The whirlwind week would climax with that morning. That morning she walked down her steps, and we smiled to each other. She walked with steps like fingers tapping keys, quick, but awkward, and I stumbled behind her. My stomach was coiled. My back was moist. My feet were unsteady. My throat was arid. My mind was deserted. I was a mural of blank, barren tundra, lichen, and cow skulls. She led me to her room, and we sat on rickety desk chairs, I wondered if I was safe–if ever I could be safe. We sat down and we smiled at each other. When our eyes met, they courtesied, and began a gentle waltz, then a spicy samba. All was well, we talked like we had before, only now, we watched each other, and we danced. I watched the corner of her mouth stretch into a crooked grin when I said something I thought was funny. I watched hair fall to curtain her eyes, and brush her cheek. I wanted to brush her cheek, stroke it with a sable hair in a mixture of raw sienna and gamboge. Laughter and joy splattered the walls and now I was a shimmering substance that even Pollock couldn’t fathom–we were the artists, and the subjects, and she was the art.

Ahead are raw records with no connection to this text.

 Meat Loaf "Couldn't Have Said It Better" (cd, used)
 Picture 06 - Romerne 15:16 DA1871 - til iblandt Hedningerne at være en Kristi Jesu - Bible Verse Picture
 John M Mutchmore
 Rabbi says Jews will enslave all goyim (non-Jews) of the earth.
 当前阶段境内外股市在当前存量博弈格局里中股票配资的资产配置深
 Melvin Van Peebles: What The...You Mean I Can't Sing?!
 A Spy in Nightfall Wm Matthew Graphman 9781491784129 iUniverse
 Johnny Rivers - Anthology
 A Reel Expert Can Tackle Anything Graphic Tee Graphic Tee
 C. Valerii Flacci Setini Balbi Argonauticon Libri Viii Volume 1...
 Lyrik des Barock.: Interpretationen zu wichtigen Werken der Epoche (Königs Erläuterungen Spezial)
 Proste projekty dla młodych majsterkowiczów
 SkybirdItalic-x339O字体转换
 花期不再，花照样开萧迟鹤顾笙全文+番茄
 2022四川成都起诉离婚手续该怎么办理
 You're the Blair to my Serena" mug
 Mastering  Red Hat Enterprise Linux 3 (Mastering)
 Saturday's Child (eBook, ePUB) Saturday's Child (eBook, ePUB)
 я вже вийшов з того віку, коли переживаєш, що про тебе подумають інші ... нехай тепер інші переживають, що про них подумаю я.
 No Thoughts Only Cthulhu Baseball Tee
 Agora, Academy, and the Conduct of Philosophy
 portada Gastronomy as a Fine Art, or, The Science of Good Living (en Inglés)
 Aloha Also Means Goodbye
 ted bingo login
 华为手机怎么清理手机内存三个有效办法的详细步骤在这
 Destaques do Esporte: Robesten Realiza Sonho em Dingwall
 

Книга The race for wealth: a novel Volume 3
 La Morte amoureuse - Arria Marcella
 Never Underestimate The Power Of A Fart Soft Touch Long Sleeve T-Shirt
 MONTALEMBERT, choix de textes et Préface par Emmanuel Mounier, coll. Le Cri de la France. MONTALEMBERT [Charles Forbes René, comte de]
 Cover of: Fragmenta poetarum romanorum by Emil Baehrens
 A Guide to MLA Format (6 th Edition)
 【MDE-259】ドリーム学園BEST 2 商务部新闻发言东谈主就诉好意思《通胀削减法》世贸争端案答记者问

We parted that day on a train platform, like one of those romantic, zebra flicks that ladies seem to gush over. I turned to leave her, promising to see her again. I had a good feeling about the day, but I wasn’t sure if she felt as strongly about me as I did about her. I intended for the hug to be short, so I tried to release her within seconds of beginning. She held me closer to her and would not relent. Not that I wanted to be freed–I just didn’t know what to say, so I said nothing. I squeezed tighter–it said everything that I didn’t know how to say. Grizzled men murmured on their benches. Business women in power skirts hurried passed with rushed glances. We didn’t care; we were young, and wanted to celebrate–despite the danger.